──────── Provided entries
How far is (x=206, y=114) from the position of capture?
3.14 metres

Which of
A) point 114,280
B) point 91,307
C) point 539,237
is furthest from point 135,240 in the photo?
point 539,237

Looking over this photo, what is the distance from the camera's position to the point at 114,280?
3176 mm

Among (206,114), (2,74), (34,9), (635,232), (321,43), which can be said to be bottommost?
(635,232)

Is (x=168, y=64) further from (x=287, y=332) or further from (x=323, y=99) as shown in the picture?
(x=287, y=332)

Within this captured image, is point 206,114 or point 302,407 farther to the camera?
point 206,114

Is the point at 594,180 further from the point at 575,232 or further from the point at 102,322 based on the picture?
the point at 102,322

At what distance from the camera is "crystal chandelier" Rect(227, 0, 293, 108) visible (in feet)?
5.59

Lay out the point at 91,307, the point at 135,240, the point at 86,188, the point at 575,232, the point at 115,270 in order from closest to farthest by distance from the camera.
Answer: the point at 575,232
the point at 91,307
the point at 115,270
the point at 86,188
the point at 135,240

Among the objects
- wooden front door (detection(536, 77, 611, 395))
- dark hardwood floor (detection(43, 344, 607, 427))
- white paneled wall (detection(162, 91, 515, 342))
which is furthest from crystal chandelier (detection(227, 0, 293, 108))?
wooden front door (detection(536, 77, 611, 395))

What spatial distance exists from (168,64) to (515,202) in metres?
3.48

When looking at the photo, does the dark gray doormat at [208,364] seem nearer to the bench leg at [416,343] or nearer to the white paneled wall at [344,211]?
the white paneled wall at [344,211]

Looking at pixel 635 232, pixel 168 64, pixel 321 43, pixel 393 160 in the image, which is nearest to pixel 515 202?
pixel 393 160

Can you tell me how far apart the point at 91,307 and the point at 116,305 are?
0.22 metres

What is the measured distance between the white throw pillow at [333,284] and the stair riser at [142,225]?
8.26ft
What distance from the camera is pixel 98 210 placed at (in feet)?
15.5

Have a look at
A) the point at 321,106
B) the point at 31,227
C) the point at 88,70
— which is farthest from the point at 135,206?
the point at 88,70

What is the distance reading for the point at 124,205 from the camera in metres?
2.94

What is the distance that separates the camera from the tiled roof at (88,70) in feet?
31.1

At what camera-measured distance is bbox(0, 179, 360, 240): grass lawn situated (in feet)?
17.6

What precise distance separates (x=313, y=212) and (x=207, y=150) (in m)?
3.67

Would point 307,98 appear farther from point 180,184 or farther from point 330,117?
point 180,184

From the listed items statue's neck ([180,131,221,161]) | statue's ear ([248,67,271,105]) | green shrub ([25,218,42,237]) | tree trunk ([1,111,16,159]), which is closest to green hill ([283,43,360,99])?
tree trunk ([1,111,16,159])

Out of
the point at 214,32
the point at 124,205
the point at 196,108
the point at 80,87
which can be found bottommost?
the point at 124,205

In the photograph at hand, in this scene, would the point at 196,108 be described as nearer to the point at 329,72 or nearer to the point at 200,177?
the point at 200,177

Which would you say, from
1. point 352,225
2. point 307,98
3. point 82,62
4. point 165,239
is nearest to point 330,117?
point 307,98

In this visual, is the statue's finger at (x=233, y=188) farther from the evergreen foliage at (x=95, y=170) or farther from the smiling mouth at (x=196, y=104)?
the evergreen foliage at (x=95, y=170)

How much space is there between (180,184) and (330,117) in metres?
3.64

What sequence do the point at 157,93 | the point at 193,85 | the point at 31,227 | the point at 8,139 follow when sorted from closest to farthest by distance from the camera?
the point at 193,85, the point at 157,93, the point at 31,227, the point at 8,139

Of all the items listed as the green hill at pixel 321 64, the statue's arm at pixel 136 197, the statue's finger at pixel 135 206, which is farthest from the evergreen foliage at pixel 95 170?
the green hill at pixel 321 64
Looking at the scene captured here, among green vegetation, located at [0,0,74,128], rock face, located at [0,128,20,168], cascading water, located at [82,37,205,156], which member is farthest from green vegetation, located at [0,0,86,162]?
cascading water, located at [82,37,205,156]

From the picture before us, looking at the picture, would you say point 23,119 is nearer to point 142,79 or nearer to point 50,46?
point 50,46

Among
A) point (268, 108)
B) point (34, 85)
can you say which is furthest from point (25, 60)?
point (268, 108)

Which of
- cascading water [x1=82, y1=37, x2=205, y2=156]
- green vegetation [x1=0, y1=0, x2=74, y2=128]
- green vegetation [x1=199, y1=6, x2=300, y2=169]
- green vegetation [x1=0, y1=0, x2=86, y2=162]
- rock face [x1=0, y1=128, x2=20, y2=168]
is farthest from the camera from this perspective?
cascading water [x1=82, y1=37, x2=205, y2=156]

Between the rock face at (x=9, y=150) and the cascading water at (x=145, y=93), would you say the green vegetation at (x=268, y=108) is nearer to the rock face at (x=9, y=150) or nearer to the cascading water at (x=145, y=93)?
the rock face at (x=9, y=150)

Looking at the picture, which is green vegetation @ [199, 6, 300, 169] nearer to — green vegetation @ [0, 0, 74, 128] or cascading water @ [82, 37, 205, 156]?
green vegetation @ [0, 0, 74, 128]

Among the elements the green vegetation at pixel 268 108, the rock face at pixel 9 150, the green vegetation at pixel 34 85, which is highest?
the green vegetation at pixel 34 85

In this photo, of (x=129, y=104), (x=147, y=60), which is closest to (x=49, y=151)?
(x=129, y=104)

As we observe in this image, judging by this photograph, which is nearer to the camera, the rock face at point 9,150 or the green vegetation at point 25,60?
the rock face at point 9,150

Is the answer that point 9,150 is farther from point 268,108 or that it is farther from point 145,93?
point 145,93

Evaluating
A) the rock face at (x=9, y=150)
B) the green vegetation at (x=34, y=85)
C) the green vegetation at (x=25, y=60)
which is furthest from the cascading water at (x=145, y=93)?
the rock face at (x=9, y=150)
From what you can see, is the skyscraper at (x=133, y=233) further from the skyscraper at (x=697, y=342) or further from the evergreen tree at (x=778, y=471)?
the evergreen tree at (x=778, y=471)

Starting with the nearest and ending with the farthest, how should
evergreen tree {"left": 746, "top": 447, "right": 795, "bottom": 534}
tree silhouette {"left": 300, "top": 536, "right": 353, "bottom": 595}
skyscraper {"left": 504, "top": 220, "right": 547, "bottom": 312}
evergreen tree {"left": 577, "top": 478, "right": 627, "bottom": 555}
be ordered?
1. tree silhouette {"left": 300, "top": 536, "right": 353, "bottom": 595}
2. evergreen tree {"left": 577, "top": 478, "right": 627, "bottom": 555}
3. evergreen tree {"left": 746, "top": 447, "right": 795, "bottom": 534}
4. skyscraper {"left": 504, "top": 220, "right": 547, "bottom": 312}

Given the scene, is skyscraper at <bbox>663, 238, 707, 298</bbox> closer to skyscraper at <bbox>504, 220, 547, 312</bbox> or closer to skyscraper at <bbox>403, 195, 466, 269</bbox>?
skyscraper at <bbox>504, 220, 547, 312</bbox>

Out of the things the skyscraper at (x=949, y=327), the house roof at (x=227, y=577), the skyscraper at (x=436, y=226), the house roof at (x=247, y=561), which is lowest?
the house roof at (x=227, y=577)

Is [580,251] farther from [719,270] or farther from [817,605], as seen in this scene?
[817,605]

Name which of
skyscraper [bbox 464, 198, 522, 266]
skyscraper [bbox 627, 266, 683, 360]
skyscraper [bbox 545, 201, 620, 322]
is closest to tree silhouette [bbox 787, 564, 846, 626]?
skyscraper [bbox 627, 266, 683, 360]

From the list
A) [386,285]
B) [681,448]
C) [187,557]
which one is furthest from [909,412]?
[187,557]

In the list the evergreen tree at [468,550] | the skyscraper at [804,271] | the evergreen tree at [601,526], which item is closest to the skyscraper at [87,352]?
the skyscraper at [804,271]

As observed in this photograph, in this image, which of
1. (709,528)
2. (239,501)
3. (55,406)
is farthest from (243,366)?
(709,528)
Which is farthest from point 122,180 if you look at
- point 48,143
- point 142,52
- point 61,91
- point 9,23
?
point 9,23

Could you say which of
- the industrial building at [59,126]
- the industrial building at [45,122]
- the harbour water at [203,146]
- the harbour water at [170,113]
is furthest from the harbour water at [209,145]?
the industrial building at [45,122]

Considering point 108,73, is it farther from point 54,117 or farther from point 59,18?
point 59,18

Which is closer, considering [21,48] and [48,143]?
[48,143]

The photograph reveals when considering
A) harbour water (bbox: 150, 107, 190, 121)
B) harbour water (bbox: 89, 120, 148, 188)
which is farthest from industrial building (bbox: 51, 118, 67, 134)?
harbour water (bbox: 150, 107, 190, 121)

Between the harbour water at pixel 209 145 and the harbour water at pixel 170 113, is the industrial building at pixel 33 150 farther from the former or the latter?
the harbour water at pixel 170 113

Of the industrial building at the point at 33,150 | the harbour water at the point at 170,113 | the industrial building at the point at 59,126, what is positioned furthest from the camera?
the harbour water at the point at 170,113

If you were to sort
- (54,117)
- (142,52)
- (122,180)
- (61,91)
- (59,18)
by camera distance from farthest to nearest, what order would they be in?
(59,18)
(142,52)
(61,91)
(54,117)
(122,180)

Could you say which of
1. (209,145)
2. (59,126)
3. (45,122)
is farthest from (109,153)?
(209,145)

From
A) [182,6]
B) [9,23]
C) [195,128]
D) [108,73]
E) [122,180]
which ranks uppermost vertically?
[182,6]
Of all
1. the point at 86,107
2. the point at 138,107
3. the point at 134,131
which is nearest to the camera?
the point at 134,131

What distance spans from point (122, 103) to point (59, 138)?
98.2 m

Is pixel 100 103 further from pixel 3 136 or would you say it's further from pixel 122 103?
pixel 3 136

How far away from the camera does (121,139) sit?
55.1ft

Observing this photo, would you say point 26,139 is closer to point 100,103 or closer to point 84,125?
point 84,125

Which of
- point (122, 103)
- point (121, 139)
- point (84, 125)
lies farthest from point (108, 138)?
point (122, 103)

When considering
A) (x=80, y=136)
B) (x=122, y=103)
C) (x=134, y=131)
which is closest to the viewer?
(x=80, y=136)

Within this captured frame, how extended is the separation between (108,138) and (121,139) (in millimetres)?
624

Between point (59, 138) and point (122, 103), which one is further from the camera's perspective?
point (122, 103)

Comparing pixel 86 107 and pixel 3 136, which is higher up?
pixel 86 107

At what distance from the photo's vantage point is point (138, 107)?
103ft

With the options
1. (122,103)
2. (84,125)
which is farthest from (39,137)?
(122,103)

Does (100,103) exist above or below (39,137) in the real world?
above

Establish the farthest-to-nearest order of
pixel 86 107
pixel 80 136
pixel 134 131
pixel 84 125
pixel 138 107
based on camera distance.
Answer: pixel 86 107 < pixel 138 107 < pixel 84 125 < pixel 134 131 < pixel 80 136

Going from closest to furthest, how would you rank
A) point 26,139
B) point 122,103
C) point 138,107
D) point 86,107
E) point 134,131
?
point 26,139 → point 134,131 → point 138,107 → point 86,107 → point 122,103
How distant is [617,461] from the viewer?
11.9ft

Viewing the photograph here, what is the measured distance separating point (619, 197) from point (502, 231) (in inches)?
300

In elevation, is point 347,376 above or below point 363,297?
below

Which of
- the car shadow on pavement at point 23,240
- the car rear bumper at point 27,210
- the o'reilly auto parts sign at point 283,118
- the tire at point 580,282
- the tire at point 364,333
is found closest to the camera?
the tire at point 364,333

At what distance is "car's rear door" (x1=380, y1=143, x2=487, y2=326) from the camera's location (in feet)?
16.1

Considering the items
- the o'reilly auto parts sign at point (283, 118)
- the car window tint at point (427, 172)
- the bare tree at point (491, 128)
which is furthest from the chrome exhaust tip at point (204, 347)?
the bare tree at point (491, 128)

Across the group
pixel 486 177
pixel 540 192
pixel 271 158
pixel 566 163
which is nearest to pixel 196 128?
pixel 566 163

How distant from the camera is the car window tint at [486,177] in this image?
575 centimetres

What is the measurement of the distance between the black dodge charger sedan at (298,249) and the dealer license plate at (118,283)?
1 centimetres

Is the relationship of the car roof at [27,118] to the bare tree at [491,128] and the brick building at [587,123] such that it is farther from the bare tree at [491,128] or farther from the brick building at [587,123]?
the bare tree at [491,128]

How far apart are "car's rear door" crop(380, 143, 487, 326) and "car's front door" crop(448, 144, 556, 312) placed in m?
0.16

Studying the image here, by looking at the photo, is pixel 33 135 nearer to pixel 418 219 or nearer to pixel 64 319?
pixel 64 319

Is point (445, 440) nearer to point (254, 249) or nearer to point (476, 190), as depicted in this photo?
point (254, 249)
────────────────
**Goal of the exercise:** Retype exactly the lines from the one containing "How far apart are" through the last line of the records above, including both.

**The solution:**
How far apart are "car's rear door" crop(380, 143, 487, 326) and "car's front door" crop(448, 144, 556, 312) placed in m?
0.16

Studying the image here, by looking at the photo, is pixel 33 135 nearer to pixel 418 219 or nearer to pixel 64 319?
pixel 64 319

Is point (445, 440) nearer to point (254, 249) or nearer to point (476, 190), as depicted in this photo?
point (254, 249)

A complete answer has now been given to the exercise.